[Items from a data source]
## begin

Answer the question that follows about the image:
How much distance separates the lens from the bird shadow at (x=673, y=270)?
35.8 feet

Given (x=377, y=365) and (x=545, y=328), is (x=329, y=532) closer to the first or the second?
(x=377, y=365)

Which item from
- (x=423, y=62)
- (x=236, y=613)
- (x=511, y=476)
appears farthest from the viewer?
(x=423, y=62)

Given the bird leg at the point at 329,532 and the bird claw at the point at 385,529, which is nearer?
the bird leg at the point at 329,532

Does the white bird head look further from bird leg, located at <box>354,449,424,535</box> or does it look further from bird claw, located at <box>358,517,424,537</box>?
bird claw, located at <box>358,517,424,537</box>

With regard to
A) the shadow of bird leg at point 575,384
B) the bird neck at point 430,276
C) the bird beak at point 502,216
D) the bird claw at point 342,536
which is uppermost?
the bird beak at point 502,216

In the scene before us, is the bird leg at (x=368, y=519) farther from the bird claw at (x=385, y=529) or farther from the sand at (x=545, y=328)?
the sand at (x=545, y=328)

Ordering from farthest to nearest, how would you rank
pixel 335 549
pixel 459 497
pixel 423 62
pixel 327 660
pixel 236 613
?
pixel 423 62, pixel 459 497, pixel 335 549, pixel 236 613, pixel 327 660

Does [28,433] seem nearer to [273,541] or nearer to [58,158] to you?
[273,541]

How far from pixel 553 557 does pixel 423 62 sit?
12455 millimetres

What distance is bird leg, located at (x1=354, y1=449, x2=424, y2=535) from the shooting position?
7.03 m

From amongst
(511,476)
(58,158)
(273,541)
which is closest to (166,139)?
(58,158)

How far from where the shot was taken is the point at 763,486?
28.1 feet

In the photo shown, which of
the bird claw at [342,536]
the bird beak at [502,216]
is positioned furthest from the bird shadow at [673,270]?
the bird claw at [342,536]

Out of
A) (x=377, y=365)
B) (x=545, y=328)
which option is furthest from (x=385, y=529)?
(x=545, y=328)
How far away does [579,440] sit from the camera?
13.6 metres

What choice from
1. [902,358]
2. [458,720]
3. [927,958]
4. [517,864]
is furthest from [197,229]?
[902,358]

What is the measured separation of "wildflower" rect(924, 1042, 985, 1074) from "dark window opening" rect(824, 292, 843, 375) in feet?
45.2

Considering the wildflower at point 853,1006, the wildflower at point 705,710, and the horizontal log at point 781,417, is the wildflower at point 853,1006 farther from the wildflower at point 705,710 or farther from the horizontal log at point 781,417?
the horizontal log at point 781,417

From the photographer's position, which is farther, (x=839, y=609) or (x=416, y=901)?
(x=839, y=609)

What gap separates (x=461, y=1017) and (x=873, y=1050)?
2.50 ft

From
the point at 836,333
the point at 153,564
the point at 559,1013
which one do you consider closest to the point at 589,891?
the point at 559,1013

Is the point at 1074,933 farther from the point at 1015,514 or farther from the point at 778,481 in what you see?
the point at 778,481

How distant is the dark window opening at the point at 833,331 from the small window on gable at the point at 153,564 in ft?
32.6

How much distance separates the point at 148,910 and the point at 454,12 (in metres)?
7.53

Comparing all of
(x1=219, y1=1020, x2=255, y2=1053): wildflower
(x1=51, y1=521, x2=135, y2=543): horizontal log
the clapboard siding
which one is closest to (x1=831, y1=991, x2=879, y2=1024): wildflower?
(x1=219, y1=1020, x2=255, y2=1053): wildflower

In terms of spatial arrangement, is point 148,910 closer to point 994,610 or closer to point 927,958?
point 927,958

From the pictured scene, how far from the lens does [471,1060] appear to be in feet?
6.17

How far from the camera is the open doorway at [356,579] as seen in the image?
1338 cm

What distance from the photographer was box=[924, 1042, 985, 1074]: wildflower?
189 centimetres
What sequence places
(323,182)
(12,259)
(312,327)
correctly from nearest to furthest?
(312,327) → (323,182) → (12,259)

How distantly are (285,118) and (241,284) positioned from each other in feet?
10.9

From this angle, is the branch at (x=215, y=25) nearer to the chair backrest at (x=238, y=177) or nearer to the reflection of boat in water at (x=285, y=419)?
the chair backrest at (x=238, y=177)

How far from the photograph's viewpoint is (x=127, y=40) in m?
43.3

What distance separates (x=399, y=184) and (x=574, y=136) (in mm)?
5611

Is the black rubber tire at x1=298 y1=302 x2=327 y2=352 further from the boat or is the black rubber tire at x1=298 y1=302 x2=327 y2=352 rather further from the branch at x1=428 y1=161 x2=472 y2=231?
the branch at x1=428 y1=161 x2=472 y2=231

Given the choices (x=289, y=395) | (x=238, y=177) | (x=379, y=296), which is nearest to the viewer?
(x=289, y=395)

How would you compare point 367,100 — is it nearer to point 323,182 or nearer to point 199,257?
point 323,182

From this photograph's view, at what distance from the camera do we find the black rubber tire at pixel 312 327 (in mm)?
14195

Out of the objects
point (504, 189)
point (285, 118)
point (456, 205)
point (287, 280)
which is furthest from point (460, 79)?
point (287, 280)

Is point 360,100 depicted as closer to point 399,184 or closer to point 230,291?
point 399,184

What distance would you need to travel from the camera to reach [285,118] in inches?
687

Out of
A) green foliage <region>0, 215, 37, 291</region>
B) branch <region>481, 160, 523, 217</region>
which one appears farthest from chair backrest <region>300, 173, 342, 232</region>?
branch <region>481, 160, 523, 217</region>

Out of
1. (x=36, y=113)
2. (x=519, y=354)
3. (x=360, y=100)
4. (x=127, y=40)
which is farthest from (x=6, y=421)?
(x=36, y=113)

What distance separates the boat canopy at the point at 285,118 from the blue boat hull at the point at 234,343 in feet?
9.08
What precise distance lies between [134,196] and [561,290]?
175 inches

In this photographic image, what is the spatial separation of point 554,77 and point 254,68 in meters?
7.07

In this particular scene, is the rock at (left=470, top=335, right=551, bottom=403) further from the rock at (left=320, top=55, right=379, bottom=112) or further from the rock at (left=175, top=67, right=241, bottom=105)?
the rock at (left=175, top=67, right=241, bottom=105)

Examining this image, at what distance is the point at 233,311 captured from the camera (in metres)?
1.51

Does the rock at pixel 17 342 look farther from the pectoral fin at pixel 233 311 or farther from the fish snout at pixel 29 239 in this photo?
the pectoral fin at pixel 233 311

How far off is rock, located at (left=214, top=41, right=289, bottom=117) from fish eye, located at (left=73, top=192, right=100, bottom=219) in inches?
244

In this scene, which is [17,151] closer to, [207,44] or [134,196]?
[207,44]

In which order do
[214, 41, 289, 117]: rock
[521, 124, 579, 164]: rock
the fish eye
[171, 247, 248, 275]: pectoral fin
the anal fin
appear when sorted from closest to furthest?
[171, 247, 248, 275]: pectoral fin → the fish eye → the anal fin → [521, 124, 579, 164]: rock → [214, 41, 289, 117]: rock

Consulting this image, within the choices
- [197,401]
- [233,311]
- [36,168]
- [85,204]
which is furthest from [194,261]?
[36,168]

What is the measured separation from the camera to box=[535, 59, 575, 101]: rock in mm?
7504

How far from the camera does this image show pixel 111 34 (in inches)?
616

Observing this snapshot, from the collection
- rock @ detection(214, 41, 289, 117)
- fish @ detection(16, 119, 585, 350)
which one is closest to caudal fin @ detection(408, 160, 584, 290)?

## end

Problem statement:
Reproduce every row above word for word, leaving nothing out.

Exercise output:
Answer the question that follows about the image:
How much distance separates the lens from the bird shadow at (x=673, y=270)?
35.8 feet

Given (x=377, y=365) and (x=545, y=328), is (x=329, y=532) closer to the first or the second?
(x=377, y=365)

Which item from
- (x=423, y=62)
- (x=236, y=613)
- (x=511, y=476)
appears farthest from the viewer?
(x=423, y=62)

Given the bird leg at the point at 329,532 and the bird claw at the point at 385,529, which is nearer?
the bird leg at the point at 329,532

Does the white bird head look further from bird leg, located at <box>354,449,424,535</box> or does it look further from bird claw, located at <box>358,517,424,537</box>?
bird claw, located at <box>358,517,424,537</box>

With regard to
A) the shadow of bird leg at point 575,384
B) the bird neck at point 430,276
C) the bird beak at point 502,216
D) the bird claw at point 342,536
which is uppermost?
the bird beak at point 502,216

In the scene before us, is the bird leg at (x=368, y=519) farther from the bird claw at (x=385, y=529) or farther from the sand at (x=545, y=328)?
the sand at (x=545, y=328)

Ordering from farthest to nearest, how would you rank
pixel 335 549
pixel 459 497
pixel 423 62
pixel 327 660
pixel 236 613
?
pixel 423 62, pixel 459 497, pixel 335 549, pixel 236 613, pixel 327 660

Does [28,433] seem nearer to [273,541] or nearer to [58,158] to you?
[273,541]

How far from pixel 553 557 does pixel 423 62 sit?
12455 millimetres

What distance is bird leg, located at (x1=354, y1=449, x2=424, y2=535) from the shooting position?
7.03 m

From amongst
(511,476)
(58,158)
(273,541)
which is closest to (166,139)?
(58,158)

How far from where the shot was taken is the point at 763,486?
28.1 feet

In the photo shown, which of
the bird claw at [342,536]
the bird beak at [502,216]
is positioned furthest from the bird shadow at [673,270]?
the bird claw at [342,536]

Out of
A) (x=377, y=365)
B) (x=545, y=328)
which option is furthest from (x=385, y=529)?
(x=545, y=328)
How far away does [579,440] sit from the camera?
13.6 metres

What choice from
1. [902,358]
2. [458,720]
3. [927,958]
4. [517,864]
is furthest from [197,229]?
[902,358]

What is the measured separation of "wildflower" rect(924, 1042, 985, 1074) from "dark window opening" rect(824, 292, 843, 375) in feet?
45.2

Considering the wildflower at point 853,1006, the wildflower at point 705,710, and the horizontal log at point 781,417, is the wildflower at point 853,1006 farther from the wildflower at point 705,710 or farther from the horizontal log at point 781,417?
the horizontal log at point 781,417

From the photographer's position, which is farther, (x=839, y=609) or (x=416, y=901)?
(x=839, y=609)

What gap separates (x=461, y=1017) and (x=873, y=1050)?
2.50 ft

From
the point at 836,333
the point at 153,564
the point at 559,1013
which one do you consider closest to the point at 589,891?
the point at 559,1013

Is the point at 1074,933 farther from the point at 1015,514 or farther from the point at 778,481 in what you see?
the point at 778,481

How distant is the dark window opening at the point at 833,331 from the small window on gable at the point at 153,564 in ft?
32.6

How much distance separates the point at 148,910 and the point at 454,12 (in metres)?
7.53

Comparing all of
(x1=219, y1=1020, x2=255, y2=1053): wildflower
(x1=51, y1=521, x2=135, y2=543): horizontal log
the clapboard siding
which one is closest to (x1=831, y1=991, x2=879, y2=1024): wildflower?
(x1=219, y1=1020, x2=255, y2=1053): wildflower

In terms of spatial arrangement, is point 148,910 closer to point 994,610 or closer to point 927,958?
point 927,958

From the pictured scene, how far from the lens does [471,1060] appear to be in feet?
6.17

How far from the camera is the open doorway at [356,579] as seen in the image?
1338 cm

What distance from the photographer was box=[924, 1042, 985, 1074]: wildflower?
189 centimetres
What sequence places
(323,182)
(12,259)
(312,327)
correctly from nearest to furthest?
(312,327) → (323,182) → (12,259)

How distantly are (285,118) and (241,284) positioned from each other in feet?
10.9

From this angle, is the branch at (x=215, y=25) nearer to the chair backrest at (x=238, y=177) or nearer to the reflection of boat in water at (x=285, y=419)?
the chair backrest at (x=238, y=177)

How far from the photograph's viewpoint is (x=127, y=40) in m?
43.3

What distance separates (x=399, y=184) and (x=574, y=136) (in mm)?
5611

Is the black rubber tire at x1=298 y1=302 x2=327 y2=352 further from the boat or is the black rubber tire at x1=298 y1=302 x2=327 y2=352 rather further from the branch at x1=428 y1=161 x2=472 y2=231?
the branch at x1=428 y1=161 x2=472 y2=231

Given the choices (x=289, y=395) | (x=238, y=177) | (x=379, y=296), which is nearest to the viewer?
(x=289, y=395)

How would you compare point 367,100 — is it nearer to point 323,182 or nearer to point 199,257?
point 323,182

From this photograph's view, at what distance from the camera do we find the black rubber tire at pixel 312 327 (in mm)?
14195

Out of the objects
point (504, 189)
point (285, 118)
point (456, 205)
point (287, 280)
which is furthest from point (460, 79)?
point (287, 280)

Is point 360,100 depicted as closer to point 399,184 or closer to point 230,291?
point 399,184

What distance would you need to travel from the camera to reach [285,118] in inches?
687

Out of
A) green foliage <region>0, 215, 37, 291</region>
B) branch <region>481, 160, 523, 217</region>
which one appears farthest from chair backrest <region>300, 173, 342, 232</region>?
branch <region>481, 160, 523, 217</region>

Out of
1. (x=36, y=113)
2. (x=519, y=354)
3. (x=360, y=100)
4. (x=127, y=40)
which is farthest from (x=6, y=421)?
(x=36, y=113)

What distance separates the boat canopy at the point at 285,118 from the blue boat hull at the point at 234,343 in feet?
9.08
What precise distance lies between [134,196] and [561,290]?
175 inches

In this photographic image, what is the spatial separation of point 554,77 and point 254,68 in meters?
7.07

In this particular scene, is the rock at (left=470, top=335, right=551, bottom=403) further from the rock at (left=320, top=55, right=379, bottom=112) or further from the rock at (left=175, top=67, right=241, bottom=105)?
the rock at (left=175, top=67, right=241, bottom=105)

Examining this image, at what distance is the point at 233,311 captured from the camera (in metres)?
1.51

Does the rock at pixel 17 342 look farther from the pectoral fin at pixel 233 311 or farther from the fish snout at pixel 29 239 in this photo?
the pectoral fin at pixel 233 311

How far off is rock, located at (left=214, top=41, right=289, bottom=117) from fish eye, located at (left=73, top=192, right=100, bottom=219) in inches?
244

In this scene, which is [17,151] closer to, [207,44] or [134,196]?
[207,44]

In which order do
[214, 41, 289, 117]: rock
[521, 124, 579, 164]: rock
the fish eye
[171, 247, 248, 275]: pectoral fin
the anal fin
appear when sorted from closest to furthest?
[171, 247, 248, 275]: pectoral fin → the fish eye → the anal fin → [521, 124, 579, 164]: rock → [214, 41, 289, 117]: rock

Consulting this image, within the choices
- [197,401]
- [233,311]
- [36,168]
- [85,204]
which is furthest from [194,261]?
[36,168]

What is the measured separation from the camera to box=[535, 59, 575, 101]: rock in mm?
7504

How far from the camera does this image show pixel 111 34 (in inches)?
616

Observing this snapshot, from the collection
- rock @ detection(214, 41, 289, 117)
- fish @ detection(16, 119, 585, 350)
which one is closest to caudal fin @ detection(408, 160, 584, 290)?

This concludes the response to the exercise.